Industry Super Australia chief economist Stephen Anthony, then chief economist at Macroeconomics, came out strongly against SMSF borrowing, arguing it is inequitable.

“It must end,” he said.

“In an uber-low interest rate environment with tax settings where they are, the attraction of property investment by SMSFs will supercharge the market,” Dr Anthony said.

“Most of this borrowing is carried out by the wealthiest 2 per cent of the community and it is nothing to do with building retirement income.”

Borrowing costs for SMSF loans.

“It has everything to do with tax and estate planning,” Dr Anthony said.

Meanwhile, Nicki Hutley, partner with Deloitte Access Economics, said she “took a middle ground view on SMSF property investment”.

“It might be good if it was directed to new properties to encourage building,” Ms Hutley said.

Young Australians disadvantaged

“That would remove the negative effect of keeping young Australians out of the property market by pushing up prices for existing properties,” Ms Hutley said.

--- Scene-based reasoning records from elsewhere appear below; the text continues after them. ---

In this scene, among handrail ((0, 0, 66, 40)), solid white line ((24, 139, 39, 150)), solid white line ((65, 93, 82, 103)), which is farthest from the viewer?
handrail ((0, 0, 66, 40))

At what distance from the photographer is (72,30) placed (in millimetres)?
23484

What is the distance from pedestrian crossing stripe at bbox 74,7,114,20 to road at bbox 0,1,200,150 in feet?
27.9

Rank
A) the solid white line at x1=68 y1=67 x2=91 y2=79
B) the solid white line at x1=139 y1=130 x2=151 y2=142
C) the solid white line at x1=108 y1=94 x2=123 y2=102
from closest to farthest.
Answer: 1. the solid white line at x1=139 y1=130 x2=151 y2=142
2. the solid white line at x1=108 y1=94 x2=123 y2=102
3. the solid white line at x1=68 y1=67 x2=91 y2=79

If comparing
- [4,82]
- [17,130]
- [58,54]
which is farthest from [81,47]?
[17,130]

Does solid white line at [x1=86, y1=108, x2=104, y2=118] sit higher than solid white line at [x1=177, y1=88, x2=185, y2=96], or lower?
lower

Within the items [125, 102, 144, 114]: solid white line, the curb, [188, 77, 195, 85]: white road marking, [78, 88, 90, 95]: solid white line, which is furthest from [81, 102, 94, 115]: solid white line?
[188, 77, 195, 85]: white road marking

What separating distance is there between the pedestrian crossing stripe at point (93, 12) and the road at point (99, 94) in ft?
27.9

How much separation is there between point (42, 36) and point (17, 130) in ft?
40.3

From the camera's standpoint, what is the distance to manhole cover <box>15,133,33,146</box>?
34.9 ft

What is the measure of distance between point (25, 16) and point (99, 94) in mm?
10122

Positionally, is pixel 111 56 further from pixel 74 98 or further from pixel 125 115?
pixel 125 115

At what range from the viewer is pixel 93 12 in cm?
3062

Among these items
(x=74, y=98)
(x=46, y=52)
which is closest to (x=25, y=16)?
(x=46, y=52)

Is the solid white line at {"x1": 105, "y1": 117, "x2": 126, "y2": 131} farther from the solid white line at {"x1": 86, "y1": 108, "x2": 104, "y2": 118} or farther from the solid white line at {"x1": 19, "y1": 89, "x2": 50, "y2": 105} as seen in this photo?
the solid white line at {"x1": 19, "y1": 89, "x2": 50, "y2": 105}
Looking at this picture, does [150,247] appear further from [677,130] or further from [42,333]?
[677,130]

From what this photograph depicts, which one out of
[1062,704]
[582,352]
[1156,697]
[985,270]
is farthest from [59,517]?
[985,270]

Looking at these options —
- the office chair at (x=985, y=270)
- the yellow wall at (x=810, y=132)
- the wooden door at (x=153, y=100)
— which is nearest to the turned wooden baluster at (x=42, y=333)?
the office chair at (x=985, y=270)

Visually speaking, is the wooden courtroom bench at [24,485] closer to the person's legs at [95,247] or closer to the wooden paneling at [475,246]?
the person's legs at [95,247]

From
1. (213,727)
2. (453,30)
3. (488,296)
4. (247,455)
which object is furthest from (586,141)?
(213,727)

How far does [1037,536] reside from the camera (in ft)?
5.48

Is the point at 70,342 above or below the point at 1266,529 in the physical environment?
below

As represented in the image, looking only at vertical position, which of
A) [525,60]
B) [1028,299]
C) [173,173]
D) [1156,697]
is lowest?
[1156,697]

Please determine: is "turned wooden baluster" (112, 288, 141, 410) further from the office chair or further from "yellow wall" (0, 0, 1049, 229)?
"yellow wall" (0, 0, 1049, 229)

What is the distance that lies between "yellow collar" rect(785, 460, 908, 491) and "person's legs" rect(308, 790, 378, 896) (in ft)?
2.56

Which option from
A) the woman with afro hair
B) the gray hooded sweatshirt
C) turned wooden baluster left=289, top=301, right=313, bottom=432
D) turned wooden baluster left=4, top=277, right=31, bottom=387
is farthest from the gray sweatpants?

She was also concerned that SMSF borrowers might not fully understand the risks they were dealing with.

“SMSF borrowers could be vetted for the risk component of those investments,” Ms Hutley said.

Borrowing inside an SMSF was not as easy as some might think, Mr Mickenbecker said.

“The property has to be owned in a trust which needs to be established,” he said.

“While the loan is non-recourse in the super fund [meaning other super assets cant be called upon if you default] the banks take personal guarantees from the trustees outside super.”